Spatial questions tied to pictures:
==============================
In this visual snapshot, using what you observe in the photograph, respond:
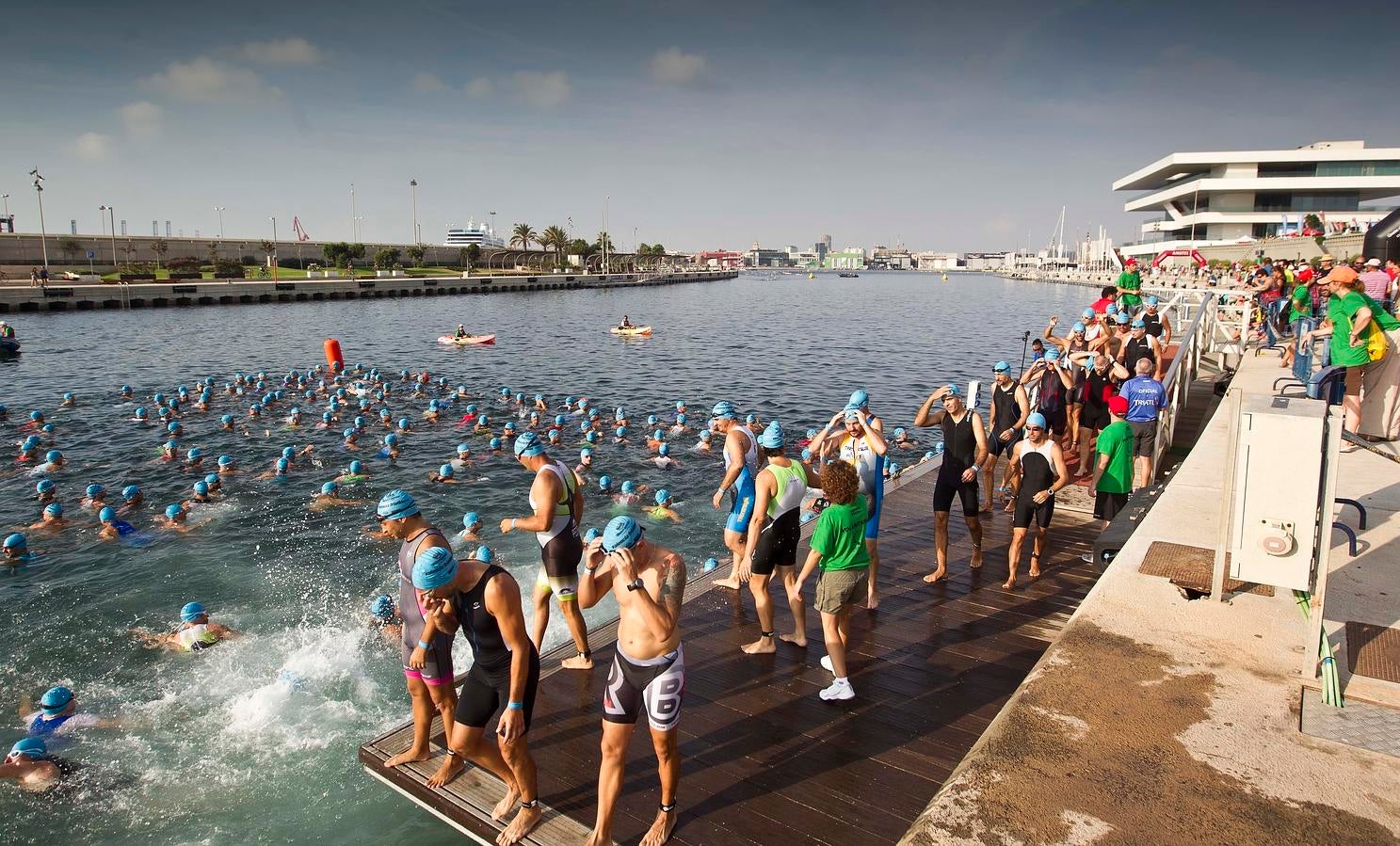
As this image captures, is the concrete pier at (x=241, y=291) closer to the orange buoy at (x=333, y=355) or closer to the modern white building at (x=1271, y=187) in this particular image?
the orange buoy at (x=333, y=355)

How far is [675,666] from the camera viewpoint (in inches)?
187

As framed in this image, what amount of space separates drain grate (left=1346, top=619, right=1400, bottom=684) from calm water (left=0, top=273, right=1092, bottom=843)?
7048 millimetres

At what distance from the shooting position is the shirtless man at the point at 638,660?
183 inches

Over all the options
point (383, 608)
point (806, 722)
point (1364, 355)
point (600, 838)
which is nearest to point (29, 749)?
point (383, 608)

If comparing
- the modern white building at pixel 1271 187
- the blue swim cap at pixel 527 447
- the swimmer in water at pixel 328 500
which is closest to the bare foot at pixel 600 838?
the blue swim cap at pixel 527 447

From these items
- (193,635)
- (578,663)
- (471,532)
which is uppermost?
(578,663)

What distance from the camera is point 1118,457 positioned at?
30.4 ft

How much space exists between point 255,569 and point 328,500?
146 inches

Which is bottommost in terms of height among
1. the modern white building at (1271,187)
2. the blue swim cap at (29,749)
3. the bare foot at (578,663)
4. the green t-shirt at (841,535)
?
the blue swim cap at (29,749)

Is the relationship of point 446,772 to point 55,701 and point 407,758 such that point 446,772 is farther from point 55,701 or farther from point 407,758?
point 55,701

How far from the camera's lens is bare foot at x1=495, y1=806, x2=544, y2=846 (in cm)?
505

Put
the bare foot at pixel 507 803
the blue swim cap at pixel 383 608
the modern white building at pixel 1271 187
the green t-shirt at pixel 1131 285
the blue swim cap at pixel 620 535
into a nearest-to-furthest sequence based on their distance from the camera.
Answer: the blue swim cap at pixel 620 535 → the bare foot at pixel 507 803 → the blue swim cap at pixel 383 608 → the green t-shirt at pixel 1131 285 → the modern white building at pixel 1271 187

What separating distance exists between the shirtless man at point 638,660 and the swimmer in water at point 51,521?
15.3 meters

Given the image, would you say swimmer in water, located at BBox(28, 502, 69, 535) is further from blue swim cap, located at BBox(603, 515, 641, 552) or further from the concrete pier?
the concrete pier
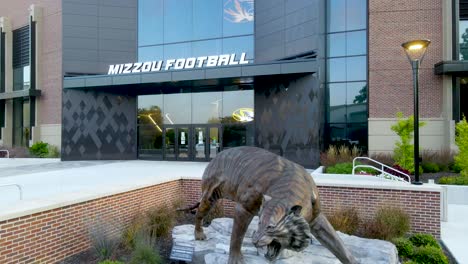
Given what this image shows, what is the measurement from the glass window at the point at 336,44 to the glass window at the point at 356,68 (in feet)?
2.10

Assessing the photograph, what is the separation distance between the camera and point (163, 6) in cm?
2500

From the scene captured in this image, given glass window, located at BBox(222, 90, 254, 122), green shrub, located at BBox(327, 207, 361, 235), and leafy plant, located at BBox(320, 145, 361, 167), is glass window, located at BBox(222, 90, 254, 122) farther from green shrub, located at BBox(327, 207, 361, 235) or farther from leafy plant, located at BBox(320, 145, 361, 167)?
green shrub, located at BBox(327, 207, 361, 235)

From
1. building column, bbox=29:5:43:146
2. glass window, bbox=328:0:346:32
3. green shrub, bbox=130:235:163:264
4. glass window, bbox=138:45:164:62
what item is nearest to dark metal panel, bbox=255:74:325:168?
glass window, bbox=328:0:346:32

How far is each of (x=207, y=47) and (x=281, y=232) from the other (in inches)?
845

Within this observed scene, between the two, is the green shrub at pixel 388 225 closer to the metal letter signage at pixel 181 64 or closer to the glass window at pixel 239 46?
the metal letter signage at pixel 181 64

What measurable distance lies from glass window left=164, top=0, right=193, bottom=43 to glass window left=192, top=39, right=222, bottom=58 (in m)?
0.82

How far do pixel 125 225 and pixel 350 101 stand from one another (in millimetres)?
15675

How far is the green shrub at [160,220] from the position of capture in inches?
290

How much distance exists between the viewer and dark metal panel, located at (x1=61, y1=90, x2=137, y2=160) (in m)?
24.5

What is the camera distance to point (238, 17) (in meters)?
22.8

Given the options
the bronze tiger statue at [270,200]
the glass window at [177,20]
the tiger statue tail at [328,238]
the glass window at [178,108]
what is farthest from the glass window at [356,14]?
the tiger statue tail at [328,238]

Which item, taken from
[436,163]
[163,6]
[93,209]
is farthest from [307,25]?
[93,209]

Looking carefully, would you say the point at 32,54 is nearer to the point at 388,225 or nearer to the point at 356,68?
the point at 356,68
==============================
**PROBLEM STATEMENT**. Quote, word for word, every line starting at the one that contains "Assessing the photograph, what" and ending with the final line of the entries.

**RESPONSE TO THIS TASK**.
Assessing the photograph, what is the separation distance between the camera and point (163, 6) in cm?
2500

From the scene captured in this image, given glass window, located at BBox(222, 90, 254, 122), green shrub, located at BBox(327, 207, 361, 235), and leafy plant, located at BBox(320, 145, 361, 167), is glass window, located at BBox(222, 90, 254, 122) farther from green shrub, located at BBox(327, 207, 361, 235) or farther from leafy plant, located at BBox(320, 145, 361, 167)?
green shrub, located at BBox(327, 207, 361, 235)

From
1. building column, bbox=29:5:43:146
2. glass window, bbox=328:0:346:32
3. green shrub, bbox=130:235:163:264
4. glass window, bbox=138:45:164:62
what item is nearest to dark metal panel, bbox=255:74:325:168?
glass window, bbox=328:0:346:32

How far is each of (x=207, y=47) and (x=281, y=232) from the other (in inches)?
845

Within this observed scene, between the two, is the green shrub at pixel 388 225 closer to the metal letter signage at pixel 181 64 or closer to the glass window at pixel 239 46?
the metal letter signage at pixel 181 64

What measurable distance lies from glass window left=164, top=0, right=193, bottom=43 to glass window left=192, top=39, right=222, bottom=58 (in m)?
0.82

How far do pixel 125 225 and pixel 350 101 stand from one another (in millimetres)?
15675

How far is the green shrub at [160,220] from the position of capture in inches?
290

How much distance exists between the viewer and dark metal panel, located at (x1=61, y1=90, x2=137, y2=160) (in m)?
24.5

What is the camera distance to point (238, 17) (in meters)?
22.8

Given the options
the bronze tiger statue at [270,200]
the glass window at [177,20]
the tiger statue tail at [328,238]
the glass window at [178,108]
what is farthest from the glass window at [356,14]?
the tiger statue tail at [328,238]

Which item, taken from
[436,163]
[163,6]
[93,209]
is farthest from [307,25]?
[93,209]

Looking carefully, would you say the point at 32,54 is nearer to the point at 388,225 or nearer to the point at 356,68?
the point at 356,68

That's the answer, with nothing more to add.